Title: DNS rewrite in one-to-one NAT
Post by: vtornes on January 16, 2024, 03:40:32 pm
Hi all!

I currently have an old Cisco 2901 router who's only job is to provide one-to-one NAT between a client network and a server network (due to historical reasons of course, and overlapping subnets inside and outside).

I want to replace this aging device with an OpnSense virtual appliance, and I got one-to-one NAT working fine except for one thing... There is a DNS server on the outside network, but all it does is forward to our DNS servers on the inside network. In the current Cisco configuration, the inside DNS server replies with the translated addresses. When I swap to the OpnSense appliance, the inside addresses are returned.

The Cisco configuration is pretty basic, and I can see nothing that would affect the DNS replies. The inside DNS server has no knowledge of the translated subnet, so I don't see where the magic is coming from...
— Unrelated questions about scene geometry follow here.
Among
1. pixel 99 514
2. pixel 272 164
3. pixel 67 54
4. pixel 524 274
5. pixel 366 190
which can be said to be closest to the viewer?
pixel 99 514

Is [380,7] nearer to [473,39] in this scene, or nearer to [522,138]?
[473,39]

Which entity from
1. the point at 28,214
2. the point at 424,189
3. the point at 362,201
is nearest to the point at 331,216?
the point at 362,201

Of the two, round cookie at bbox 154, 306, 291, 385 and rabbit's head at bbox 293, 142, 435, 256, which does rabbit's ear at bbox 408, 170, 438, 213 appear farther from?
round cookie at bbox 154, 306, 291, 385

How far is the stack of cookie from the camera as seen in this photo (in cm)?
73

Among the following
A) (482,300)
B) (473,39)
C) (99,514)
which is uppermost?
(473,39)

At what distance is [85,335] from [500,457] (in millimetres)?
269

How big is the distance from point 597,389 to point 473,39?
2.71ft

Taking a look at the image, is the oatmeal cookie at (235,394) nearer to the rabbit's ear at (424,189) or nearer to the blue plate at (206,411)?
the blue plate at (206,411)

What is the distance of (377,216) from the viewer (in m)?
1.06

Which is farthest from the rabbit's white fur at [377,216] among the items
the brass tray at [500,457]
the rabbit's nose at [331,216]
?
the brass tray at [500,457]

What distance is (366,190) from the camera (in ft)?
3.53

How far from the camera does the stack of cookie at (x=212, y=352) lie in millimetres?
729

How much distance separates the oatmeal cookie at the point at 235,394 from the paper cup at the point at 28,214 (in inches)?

Any clues how on earth this works, and how I can get it working in OpnSense?
Title: Re: DNS rewrite in one-to-one NAT
Post by: vtornes on January 17, 2024, 08:49:35 am
Worked it out :-) What's happening on the Cisco box is DNS Doctoring, enabled by default on the router.

To get a similar functionality in OpnSense I enabled Dnsmasq with the following option in /usr/local/etc/dnsmasq.conf:

alias=x.x.x.0,y.y.y.0,255.255.255.0

where x.x.x.0 is internal subnet and y.y.y.0 is the NATed IPs.

I then placed a port forwarding rule for all DNS requests headed for the internal DNS servers to go to OpnSense instead, which in turn redirects requests to the internal servers and applies the alias to the responses.